In aircraft, vibrations from the wings could be made into electricity, which then powers a sensor gathering potentially lifesaving data about their condition.

The energy efficiency of a building could be increased with more data on temperature, humidity and air velocity. Furthermore, in factories, sensors along a production line could be used to monitor the performance of machinery.

Dr Roundy's generators use piezoelectric material, similar to that used in the ignition systems of some barbecues, which when stretched or compressed generates current.

The generators look like a tiny diving board with a metal weight where the diver would stand. Vibrations cause the weight to bounce on the end of the board that has piezoelectric material on either side.

As the vibrations force the board to bend, it creates current. Enough to run the sensor and transmit its data back to a central computer.

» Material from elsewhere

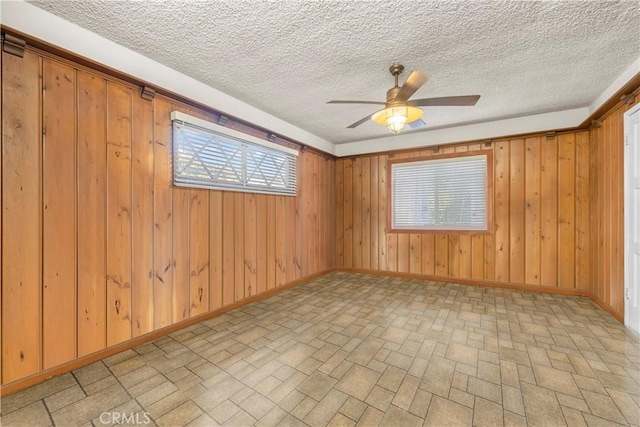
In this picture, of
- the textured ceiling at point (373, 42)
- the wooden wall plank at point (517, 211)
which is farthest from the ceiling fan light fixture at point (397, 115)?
the wooden wall plank at point (517, 211)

Dr Roundy has also developed a device to transform the electricity from an alternating current (a result of the bouncing motion producing peaks and troughs of current) into steady direct current, and to store the power until it is needed by the device to transmit information.

It is important to store the power, as the transmitter will only need to be operating when it has information to send back or is relaying data from another sensor.

It is likely that the sensors will be part of large networks relaying information about a vehicle or building. Power can be saved if the transmitter only needs to be strong enough to send a message a short distance.

Dr Roundy, whose pioneering research saw him named one of the world's top 100 young innovators by MIT's Technology Review magazine, is also working on tiny kinetic generators that are as small as a few hundred microns across.

These create power from movement in a similar way to watches that never need winding. He is refining these to generate enough power to run the equally tiny sensors of the future.